LP: I hope to be talking to Jim Hall of the Free DOS project in the very near future and I looked at FreeDOS 1.3 in The Register last year. And it was very interesting to boot it in a virtual machine and see DOS recognize that it was in a virtual machine, install the driver for the VM's network card, and acquire an IP address. This is not something MS DOS used to do!

But one of the big problems the Free DOS people face is: DOS needs to talk to a BIOS, and if a computer doesn't have a BIOS, you simply cannot boot DOS on it or if you can boot it, it's then effectively like in a box – it can't talk to the display, disk.... anything. So this is something that they are looking at and experimenting with but there is no good answer for this. But that could be a quite a valuable goal actually.

People are still, you know, if you have hardware out there that absolutely requires to talk to, say, an ISO slot adapter, a VM is not going to help you here. Because, you know, if this hardware is accessed through the PC BIOS, then the VM has its own BIOS which can't see that hardware in it.

LR: Correct. Correct.

LP: So, in a way, it's almost – correct me if I'm wrong – it's almost kind of accidental that this is a product that is actually also available to the public and to hobbyists who are interested in it. That's not your primary focus, am I right?

LR: Um, well, while there are factions in management who would flip that around on the other side of the coin, I don't think when we got into developing Arca OS we were really thinking about what our real target market was going to be. But early in the process, we were contacted by a large company about doing some consulting for them. And that's sort of shifted the thinking of a couple of us at least, so it's sort of a 50/50 thing.

I mean, the important thing to remember – and sometimes we get criticized for this – that people think that we, we focus too much on our enterprise customers at the expense of our smaller home users. That's not really the case.

The enterprise customers get attention because they're larger and they need attention. And they drive development of new things. So if an enterprise customer came to us and said, "Look, we absolutely positively need a Bluetooth stack." We would work on developing a Bluetooth stack. Right now we don't have a Bluetooth stack because there isn't enough demand for it. So when the development is funded, you sort of focus on whoever's paying for the work.

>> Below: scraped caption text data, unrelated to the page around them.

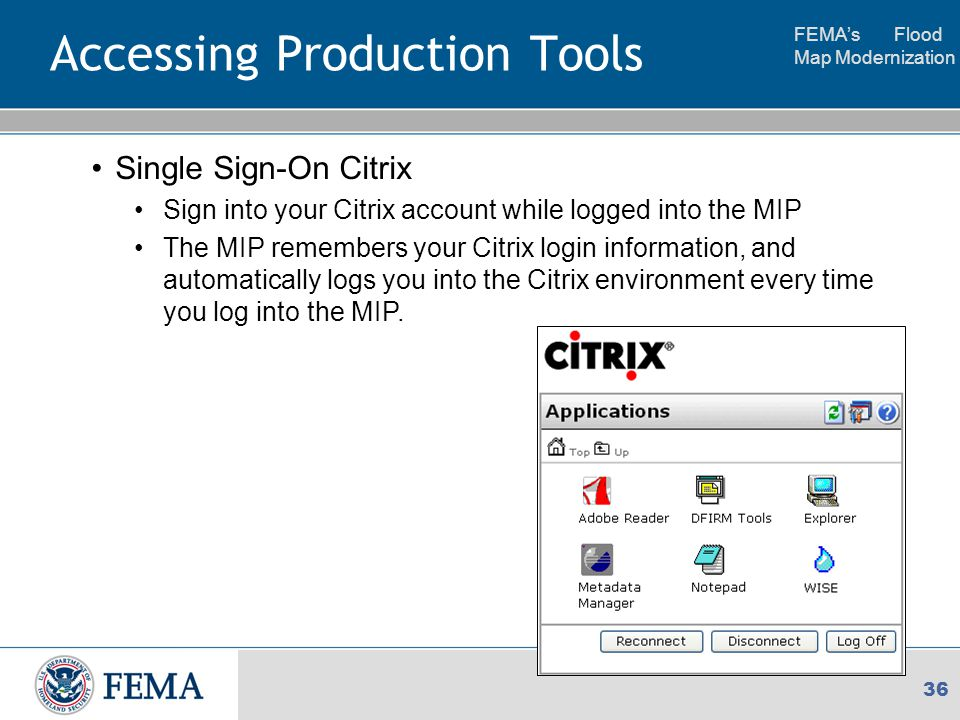 FEMA's Flood Map Modernization 36 Accessing Production Tools Single Sign-On Citrix Sign into your Citrix account while logged into the MIP The MIP remembers your Citrix login information, and automatically logs you into the Citrix environment every time you log into the MIP.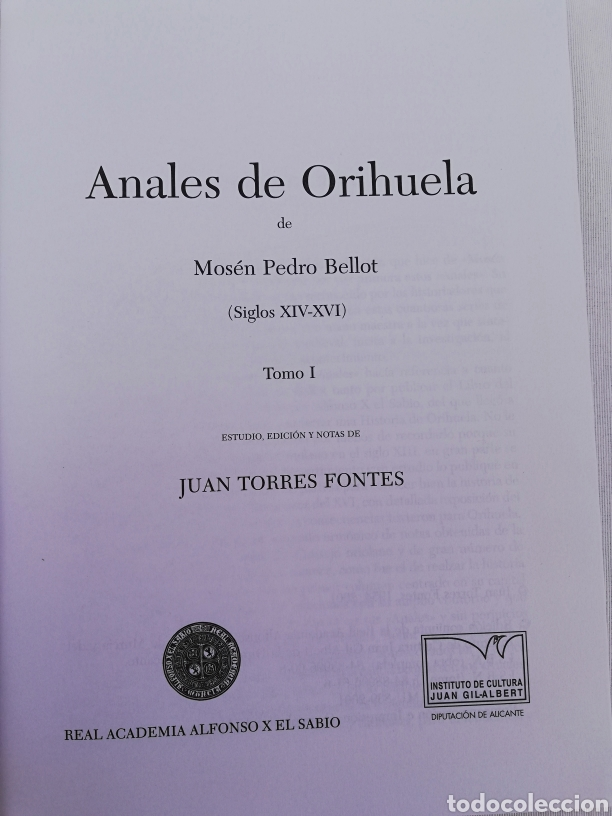 Libros de segunda mano: ANALES DE ORIHUELA. 2 TOMOS. MOSEN PEDRO BELLOT. EDICION DE JUAN TORRES FONTES. SIGLOS XIV-XVI - Foto 7 - 137561681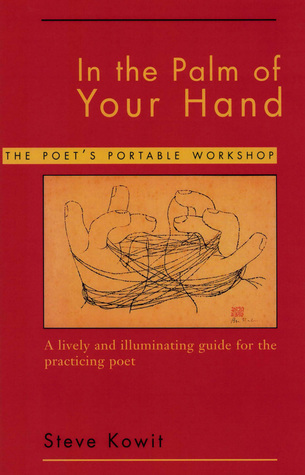 In the palm of your hand: a poet's portable workshop by Steve Kowit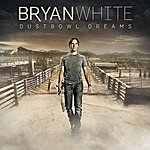 Bryan White Dustbowl Dreams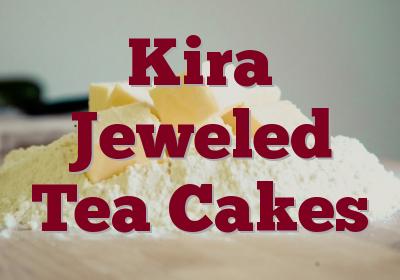 Kira Jeweled Tea Cakes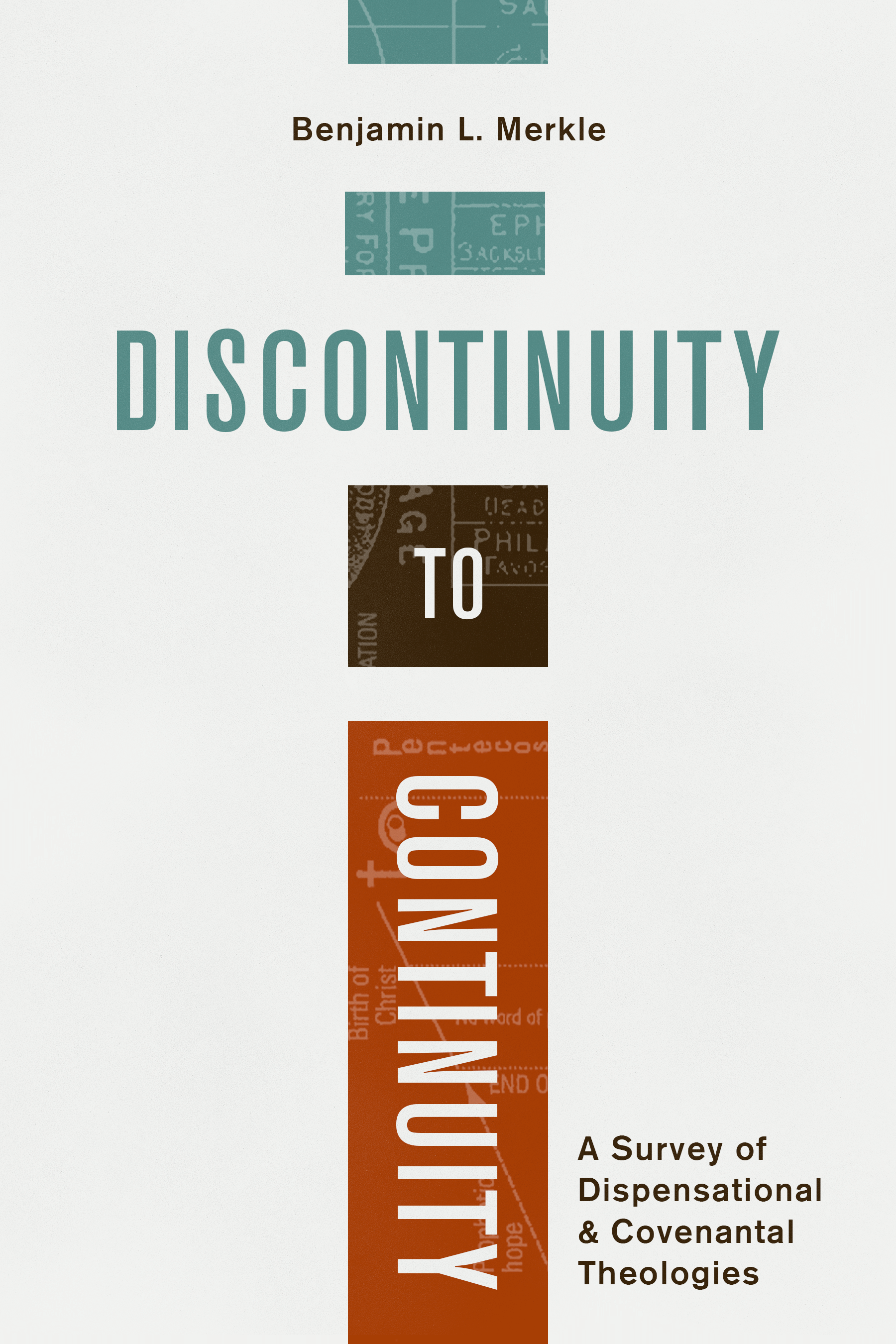 Discontinuity to Continuity: A Survey of Dispensational and ...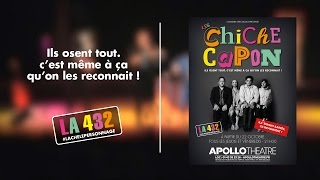 LES CHICHE CAPON - LA 432 - à partir du 22 octobre 2015 @ APOLLO THÉÂTRE, PARIS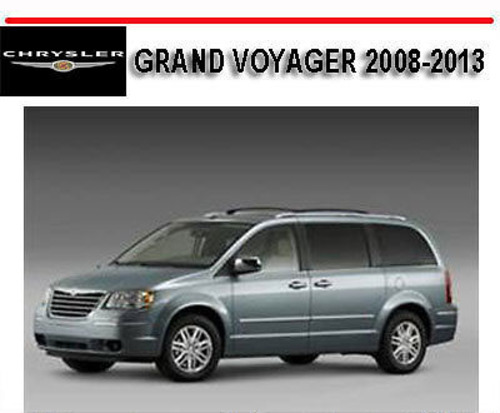 chrysler grand voyager 2008 2013 repair manual download manuals rh tradebit com 2000 Chrysler Grand Voyager Chrysler Grand Voyager Off-Road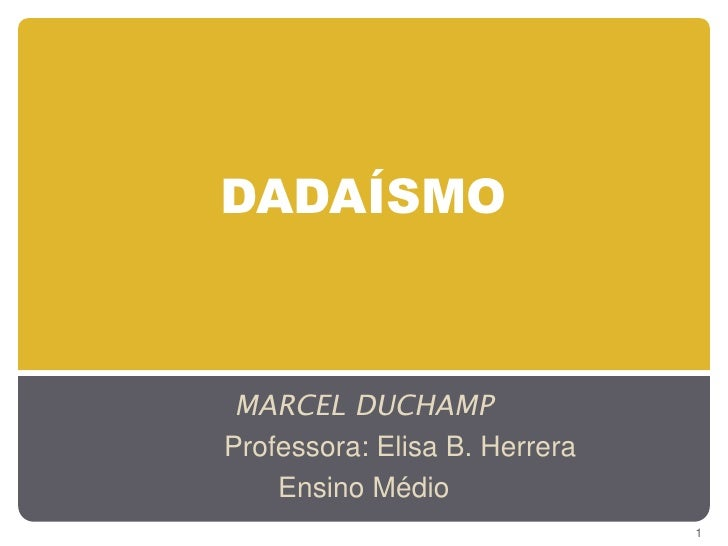 DADAÍSMO MARCEL DUCHAMPProfessora: Elisa B. Herrera    Ensino Médio                               1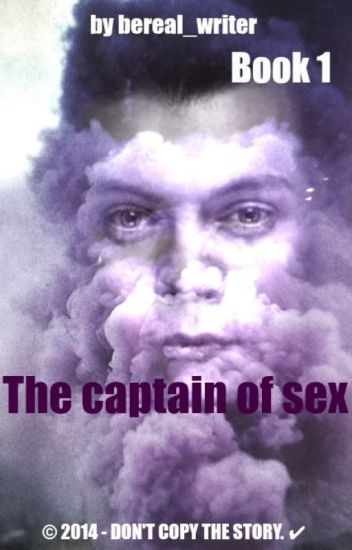 The captain of sex Book 1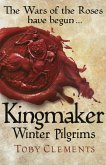 Kingmaker: Winter Pilgrims (eBook, ePUB)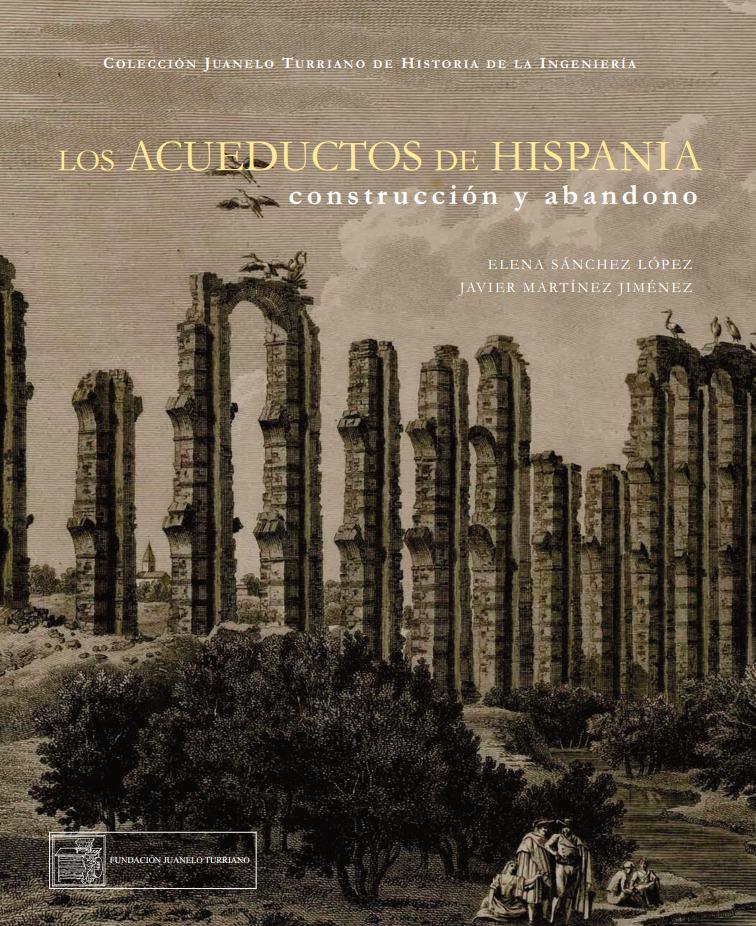 Los acueductos en Hispania: construcción y abandono [Construction, use and disuse of aqueducts in Hispania]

But we don't want to minimize the impact of those individual users either. I mean, that's our real fan base. Because in the large companies, the large enterprises could really care less whether it's running toaster operating system or whatever. But the smaller users are really, a lot of them, OS/2 diehards... and they want to see the platform do more stuff, and we get excited about that too.

LP: I must admit, you know, I was a keen OS/2 user then myself. I've been working in this business for a long time and even back in the late '80s, when I started, it was quite common for software companies to provide evaluation copies for companies who were looking at and evaluating their product.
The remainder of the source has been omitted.